No one is quite sure exactly when the Sons of Mudboy began. The Dickinsons and Selvidge go back to childhood. Taylor joined the mix as a teenager, playing with Steve at first at the old Babylon Café and then with the Dickinsons in their first big project D.D.T. About that time, the name Sons of Mudboy started being used whenever the younger players would back up the original group at their occasional shows.
In 2005, Selvidge and the Dickinsons recorded some unreleased sessions with Jim Dickinson under the name. In 2009, the Grammy nominated all-star tribute to the elder Dickinson, Onward and Upward, was credited to Luther Dickinson & the Sons of Mudboy.
But with the instigation of a weekly gig, the group feels more official than ever. All four still maintain busy music careers. Selvidge plays in the Brooklyn alternative rock band the Hold Steady, who are working on a new album, and he’s slated to record with best-selling Swedish blues artist Louise Hoffsten in Memphis this summer. Taylor is working on an album with his band the Merry Mobile and gigs regularly with Hope Clayburn, the Mighty Soul Brass Band, and as a solo. And Luther Dickinson, no longer a part of the reunited Black Crowes, is ever busy with his brother Cody in the blues jam band the North Mississippi Allstars.

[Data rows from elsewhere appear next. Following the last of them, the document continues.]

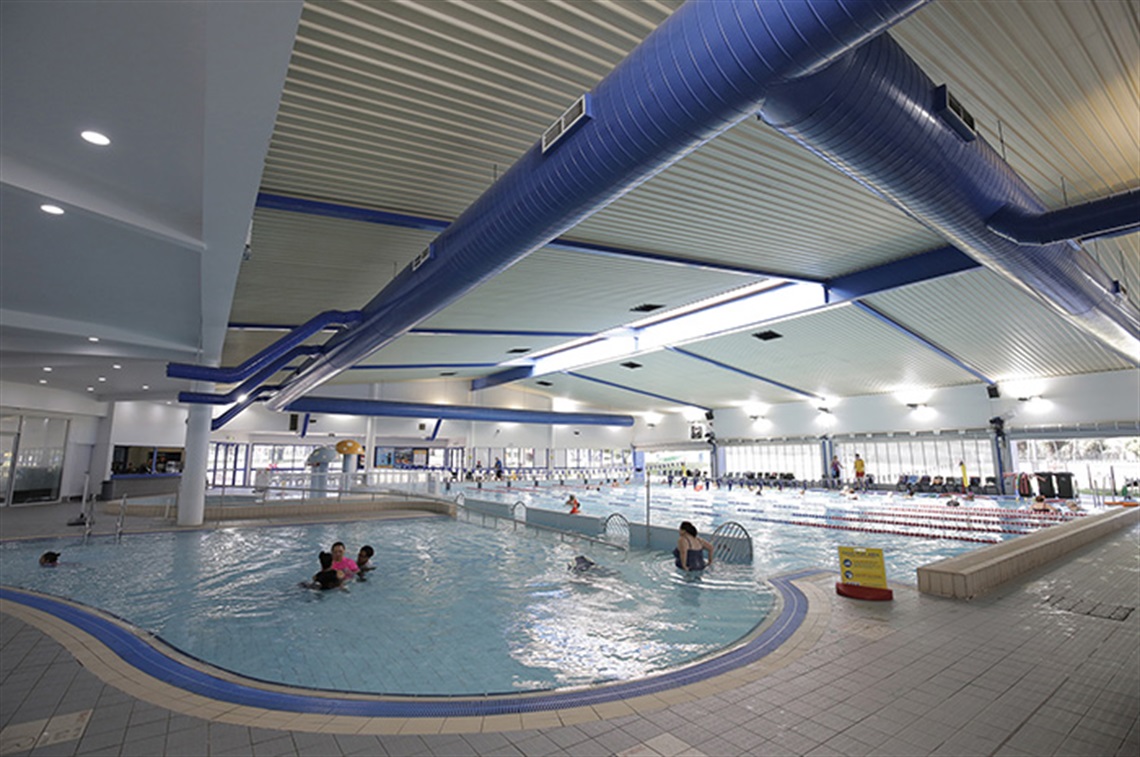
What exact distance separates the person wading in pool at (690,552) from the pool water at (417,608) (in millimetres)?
213

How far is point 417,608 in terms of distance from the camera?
5.88 metres

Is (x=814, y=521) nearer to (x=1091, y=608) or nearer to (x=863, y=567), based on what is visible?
(x=1091, y=608)

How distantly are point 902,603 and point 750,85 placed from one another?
16.0 feet

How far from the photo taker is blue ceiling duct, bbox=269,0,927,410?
2.28m

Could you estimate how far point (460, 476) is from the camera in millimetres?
27688

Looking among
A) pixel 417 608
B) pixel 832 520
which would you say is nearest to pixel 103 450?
pixel 417 608

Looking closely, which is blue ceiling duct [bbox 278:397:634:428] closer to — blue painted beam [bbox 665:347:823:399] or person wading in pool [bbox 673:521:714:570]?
blue painted beam [bbox 665:347:823:399]

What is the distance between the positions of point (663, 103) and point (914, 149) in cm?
208

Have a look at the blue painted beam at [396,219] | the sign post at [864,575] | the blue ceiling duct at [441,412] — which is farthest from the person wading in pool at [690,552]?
the blue ceiling duct at [441,412]

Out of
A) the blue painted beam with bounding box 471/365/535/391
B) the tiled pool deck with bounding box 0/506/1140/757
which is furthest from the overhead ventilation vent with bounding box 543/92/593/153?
the blue painted beam with bounding box 471/365/535/391

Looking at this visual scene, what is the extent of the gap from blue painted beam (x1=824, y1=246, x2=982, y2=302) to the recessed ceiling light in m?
10.9

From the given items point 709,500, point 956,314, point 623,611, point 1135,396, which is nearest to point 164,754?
point 623,611

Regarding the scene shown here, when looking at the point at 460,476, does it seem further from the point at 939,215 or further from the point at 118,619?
the point at 939,215

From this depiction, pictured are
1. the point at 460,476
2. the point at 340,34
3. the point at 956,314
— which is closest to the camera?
the point at 340,34
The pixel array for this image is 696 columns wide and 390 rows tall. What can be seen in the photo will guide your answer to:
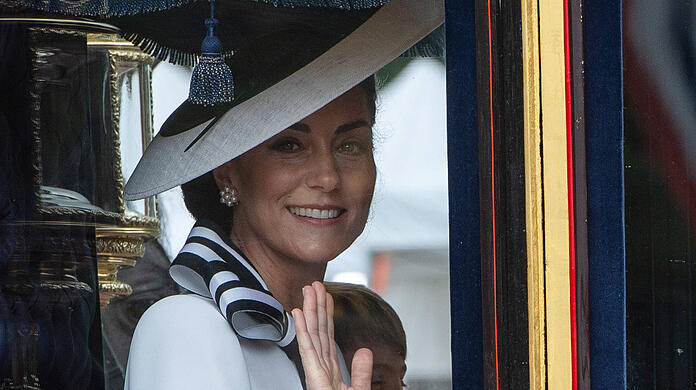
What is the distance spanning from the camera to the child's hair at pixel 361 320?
1761 millimetres

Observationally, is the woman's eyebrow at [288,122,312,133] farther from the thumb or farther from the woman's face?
the thumb

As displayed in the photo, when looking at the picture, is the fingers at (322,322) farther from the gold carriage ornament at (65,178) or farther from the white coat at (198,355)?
the gold carriage ornament at (65,178)

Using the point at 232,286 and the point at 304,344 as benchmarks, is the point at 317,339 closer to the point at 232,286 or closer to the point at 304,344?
the point at 304,344

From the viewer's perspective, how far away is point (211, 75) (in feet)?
5.69

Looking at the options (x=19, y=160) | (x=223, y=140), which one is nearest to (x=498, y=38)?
(x=223, y=140)

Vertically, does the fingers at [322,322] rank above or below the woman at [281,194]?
below

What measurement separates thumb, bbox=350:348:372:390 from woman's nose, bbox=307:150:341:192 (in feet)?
0.87

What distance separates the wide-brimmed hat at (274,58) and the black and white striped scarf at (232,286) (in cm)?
12

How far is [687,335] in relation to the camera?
5.62 feet

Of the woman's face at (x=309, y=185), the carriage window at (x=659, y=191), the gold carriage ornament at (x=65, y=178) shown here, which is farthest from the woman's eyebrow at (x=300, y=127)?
the carriage window at (x=659, y=191)

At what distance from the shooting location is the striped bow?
174 cm

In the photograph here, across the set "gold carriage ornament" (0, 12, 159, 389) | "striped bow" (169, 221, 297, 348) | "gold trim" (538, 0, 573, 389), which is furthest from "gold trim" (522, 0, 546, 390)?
"gold carriage ornament" (0, 12, 159, 389)

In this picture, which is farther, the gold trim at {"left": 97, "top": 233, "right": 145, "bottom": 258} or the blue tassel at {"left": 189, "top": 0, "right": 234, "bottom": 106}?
the gold trim at {"left": 97, "top": 233, "right": 145, "bottom": 258}

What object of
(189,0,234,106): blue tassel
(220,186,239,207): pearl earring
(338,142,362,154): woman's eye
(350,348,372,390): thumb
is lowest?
(350,348,372,390): thumb
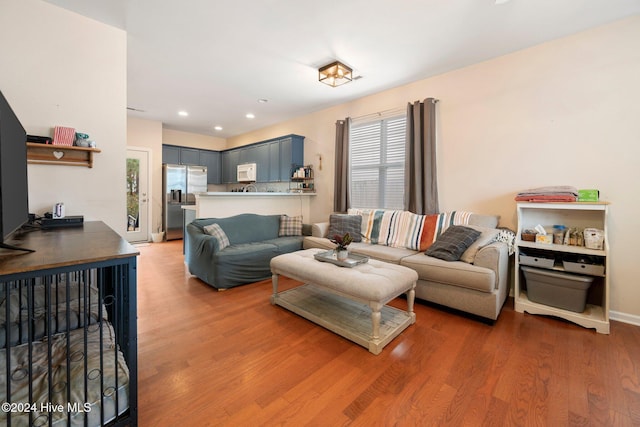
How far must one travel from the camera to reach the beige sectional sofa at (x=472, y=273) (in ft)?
7.54

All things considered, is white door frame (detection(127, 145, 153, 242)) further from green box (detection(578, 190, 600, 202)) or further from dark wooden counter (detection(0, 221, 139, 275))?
green box (detection(578, 190, 600, 202))

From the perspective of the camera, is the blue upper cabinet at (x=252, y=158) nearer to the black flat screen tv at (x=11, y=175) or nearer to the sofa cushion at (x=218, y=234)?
the sofa cushion at (x=218, y=234)

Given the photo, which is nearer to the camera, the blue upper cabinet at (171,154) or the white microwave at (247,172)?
the white microwave at (247,172)

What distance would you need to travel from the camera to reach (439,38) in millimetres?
2578

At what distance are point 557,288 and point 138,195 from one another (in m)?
6.95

So by necessity, Taylor says, the weekly Sons of Mudboy gigs will be a fluid affair, with members coming and going as schedules allow, guests sitting in, the set ever in flux as the musicians look to balance the traditions of the old bluesmen, the original Mud Boys and their own influences.
“There’s stuff we’re really into that Mudboy never played but it kind of works stylistically,” says Selvidge, looking forward to working in songs by Texas R&B great Doug Sahm and early Mid-South bluesman Joe Callicott, alongside originals from the entire Mud Boy family. “There’s going to be no set rules.”